If I have a New Year’s Resolution – it is to be fearless. I have always erred on the side of caution. I am willing to take the risk. First, I will not be afraid to write my true feelings on this blog. It is the reason I started it.
I started a relationship based on fear. Fear of my own singleness. Fear of my family always asking, have you met someone? The jokes, the warnings, the foreboding – I admit, I let it get to me. After the initial conversation, I was on the side of no. Then, I talked to friends and everyone was like, you are too picky, yada, yada, yada. I have said it once and I will say it again, my gut is never wrong.
It was right.
The problem with being led by fear, is that fear creates a desperate energy. Desperation is so palpable. It makes you clingy and needy. I was afraid that I had missed this opportunity once before and it was presenting itself again. Afraid of making the wrong choice again. Afraid to let go of what I could see for the invisible promise of faith.
I am not desperate. I am deliberate, delicate, destined, dynamic and other words that begin with the letter ‘D’ lol.
It is amazing when you let go and let God, He really will provide that ram in the bush you could not see because you were so focused on the sacrifice. The sacrifice being the person or thing you thought you were losing.

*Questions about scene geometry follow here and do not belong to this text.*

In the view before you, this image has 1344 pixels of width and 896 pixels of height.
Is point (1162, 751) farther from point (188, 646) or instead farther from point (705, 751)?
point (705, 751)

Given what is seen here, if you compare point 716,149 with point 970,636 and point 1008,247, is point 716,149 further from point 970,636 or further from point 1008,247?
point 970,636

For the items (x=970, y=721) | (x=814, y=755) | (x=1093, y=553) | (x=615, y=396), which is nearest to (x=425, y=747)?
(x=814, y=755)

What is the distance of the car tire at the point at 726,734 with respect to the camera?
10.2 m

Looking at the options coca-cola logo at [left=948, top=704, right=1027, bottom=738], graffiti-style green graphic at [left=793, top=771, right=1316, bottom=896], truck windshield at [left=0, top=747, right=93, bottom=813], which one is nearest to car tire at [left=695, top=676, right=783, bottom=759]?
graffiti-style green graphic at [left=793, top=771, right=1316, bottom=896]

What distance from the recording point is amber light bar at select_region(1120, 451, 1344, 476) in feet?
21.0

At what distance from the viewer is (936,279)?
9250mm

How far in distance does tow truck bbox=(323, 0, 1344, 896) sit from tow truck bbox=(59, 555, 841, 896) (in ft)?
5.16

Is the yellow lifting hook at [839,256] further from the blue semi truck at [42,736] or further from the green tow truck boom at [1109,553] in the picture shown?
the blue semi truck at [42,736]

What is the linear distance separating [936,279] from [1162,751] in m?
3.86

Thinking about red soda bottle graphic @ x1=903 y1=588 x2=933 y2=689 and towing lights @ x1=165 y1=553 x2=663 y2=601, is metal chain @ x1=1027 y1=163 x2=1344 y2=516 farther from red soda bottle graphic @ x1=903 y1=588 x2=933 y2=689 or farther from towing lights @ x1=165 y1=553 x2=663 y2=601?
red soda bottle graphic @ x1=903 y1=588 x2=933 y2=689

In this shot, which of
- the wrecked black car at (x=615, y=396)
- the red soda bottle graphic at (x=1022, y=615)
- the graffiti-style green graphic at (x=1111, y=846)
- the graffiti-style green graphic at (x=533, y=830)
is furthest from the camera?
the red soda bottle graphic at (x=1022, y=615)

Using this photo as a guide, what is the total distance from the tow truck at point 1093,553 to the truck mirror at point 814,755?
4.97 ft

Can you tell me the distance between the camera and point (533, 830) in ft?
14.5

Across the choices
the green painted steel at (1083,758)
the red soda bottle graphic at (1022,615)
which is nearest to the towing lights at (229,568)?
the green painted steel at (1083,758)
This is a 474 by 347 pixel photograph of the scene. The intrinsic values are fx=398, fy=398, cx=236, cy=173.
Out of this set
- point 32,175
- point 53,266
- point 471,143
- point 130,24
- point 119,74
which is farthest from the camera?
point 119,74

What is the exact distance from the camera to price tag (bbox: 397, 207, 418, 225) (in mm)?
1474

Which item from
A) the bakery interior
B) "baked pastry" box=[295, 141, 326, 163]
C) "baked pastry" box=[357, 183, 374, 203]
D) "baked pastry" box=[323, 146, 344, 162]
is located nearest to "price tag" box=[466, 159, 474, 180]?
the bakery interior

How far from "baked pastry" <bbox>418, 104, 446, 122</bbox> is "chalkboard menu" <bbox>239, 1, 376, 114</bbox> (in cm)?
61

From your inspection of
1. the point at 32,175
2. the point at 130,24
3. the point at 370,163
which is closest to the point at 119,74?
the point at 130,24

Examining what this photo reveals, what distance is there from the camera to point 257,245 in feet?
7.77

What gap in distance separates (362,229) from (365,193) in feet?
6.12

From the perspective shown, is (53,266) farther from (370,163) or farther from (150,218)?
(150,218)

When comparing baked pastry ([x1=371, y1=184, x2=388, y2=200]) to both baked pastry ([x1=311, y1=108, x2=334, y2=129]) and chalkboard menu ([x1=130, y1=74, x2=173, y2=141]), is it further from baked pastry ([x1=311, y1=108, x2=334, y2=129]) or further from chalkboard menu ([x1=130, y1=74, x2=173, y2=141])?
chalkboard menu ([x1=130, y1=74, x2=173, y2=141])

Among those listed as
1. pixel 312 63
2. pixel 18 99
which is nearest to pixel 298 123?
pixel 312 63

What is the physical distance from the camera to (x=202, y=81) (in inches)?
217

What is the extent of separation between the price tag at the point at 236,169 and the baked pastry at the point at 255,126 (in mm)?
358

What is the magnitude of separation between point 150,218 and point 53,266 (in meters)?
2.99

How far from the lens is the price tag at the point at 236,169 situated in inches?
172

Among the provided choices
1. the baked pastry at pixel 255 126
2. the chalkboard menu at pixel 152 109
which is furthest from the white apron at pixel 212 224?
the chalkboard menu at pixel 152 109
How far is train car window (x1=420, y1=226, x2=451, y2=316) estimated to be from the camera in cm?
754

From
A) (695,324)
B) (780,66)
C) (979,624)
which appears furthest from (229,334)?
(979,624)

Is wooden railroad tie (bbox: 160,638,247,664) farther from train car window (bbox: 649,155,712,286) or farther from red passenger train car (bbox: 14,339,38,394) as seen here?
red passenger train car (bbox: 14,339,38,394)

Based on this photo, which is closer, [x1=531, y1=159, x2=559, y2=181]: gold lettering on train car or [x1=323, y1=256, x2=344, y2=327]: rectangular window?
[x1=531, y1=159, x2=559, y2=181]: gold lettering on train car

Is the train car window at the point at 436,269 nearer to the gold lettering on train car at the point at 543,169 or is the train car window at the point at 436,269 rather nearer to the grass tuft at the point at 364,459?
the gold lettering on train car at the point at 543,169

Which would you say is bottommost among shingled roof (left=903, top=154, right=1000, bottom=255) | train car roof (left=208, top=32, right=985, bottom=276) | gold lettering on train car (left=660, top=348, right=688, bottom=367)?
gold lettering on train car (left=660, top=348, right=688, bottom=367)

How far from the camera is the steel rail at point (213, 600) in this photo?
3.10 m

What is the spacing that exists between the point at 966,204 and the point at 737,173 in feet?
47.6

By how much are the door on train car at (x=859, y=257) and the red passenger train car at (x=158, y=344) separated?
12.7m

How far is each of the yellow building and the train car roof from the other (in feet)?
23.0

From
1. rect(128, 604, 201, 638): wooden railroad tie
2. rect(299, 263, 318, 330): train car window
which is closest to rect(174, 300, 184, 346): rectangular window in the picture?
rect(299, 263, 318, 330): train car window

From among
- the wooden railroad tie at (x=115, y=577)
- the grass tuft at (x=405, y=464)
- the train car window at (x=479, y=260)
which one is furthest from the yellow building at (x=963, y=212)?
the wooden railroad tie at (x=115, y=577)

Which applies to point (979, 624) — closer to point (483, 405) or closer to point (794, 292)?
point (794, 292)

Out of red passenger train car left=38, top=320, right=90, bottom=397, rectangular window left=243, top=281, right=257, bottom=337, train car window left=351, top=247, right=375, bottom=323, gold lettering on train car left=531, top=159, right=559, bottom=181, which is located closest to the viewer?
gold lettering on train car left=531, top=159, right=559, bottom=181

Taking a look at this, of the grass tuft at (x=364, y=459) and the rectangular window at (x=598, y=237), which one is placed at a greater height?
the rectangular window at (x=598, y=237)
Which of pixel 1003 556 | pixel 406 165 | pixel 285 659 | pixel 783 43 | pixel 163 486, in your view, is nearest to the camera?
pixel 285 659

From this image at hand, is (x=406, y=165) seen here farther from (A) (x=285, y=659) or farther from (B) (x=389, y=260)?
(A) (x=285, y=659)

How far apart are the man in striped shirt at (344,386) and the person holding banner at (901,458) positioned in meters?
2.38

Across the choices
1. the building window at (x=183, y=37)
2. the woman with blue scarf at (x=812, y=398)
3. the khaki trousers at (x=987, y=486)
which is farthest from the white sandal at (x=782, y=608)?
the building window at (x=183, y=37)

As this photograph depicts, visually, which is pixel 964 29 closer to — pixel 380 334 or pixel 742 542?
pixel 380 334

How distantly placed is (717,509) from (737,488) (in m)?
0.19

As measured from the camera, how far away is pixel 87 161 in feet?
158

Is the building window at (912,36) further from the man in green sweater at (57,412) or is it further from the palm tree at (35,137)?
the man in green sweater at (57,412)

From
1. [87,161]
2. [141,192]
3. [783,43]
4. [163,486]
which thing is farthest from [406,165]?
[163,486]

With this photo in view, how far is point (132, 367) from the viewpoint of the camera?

I resolve to be open – eyes, hands and heart. I feel like I am on the precipice but I am not afraid of falling. I am learning to be content with what I have but I am open for more. I am learning to be in the moment without always wondering ‘what’s next?’ If I step off that peak, I believe that I will learn to fly.
My mom wants to come stay with me for a spell. It may take time but I usually get my heart’s desire.
I do have another desire of my heart. It is the time awaiting that is the test. I am willing.
I have been learning to eat well, cook well and be well. It is well.
I am determined to run my half-marathon. I am already shopping for my runner's outfit. A girl’s got to be cute crossing the finish line!
I got on the scale this morning and was down another pound. Shooo, you can’t tell me nothing.
Do you have a New Year’s Resolution? Will you share with me?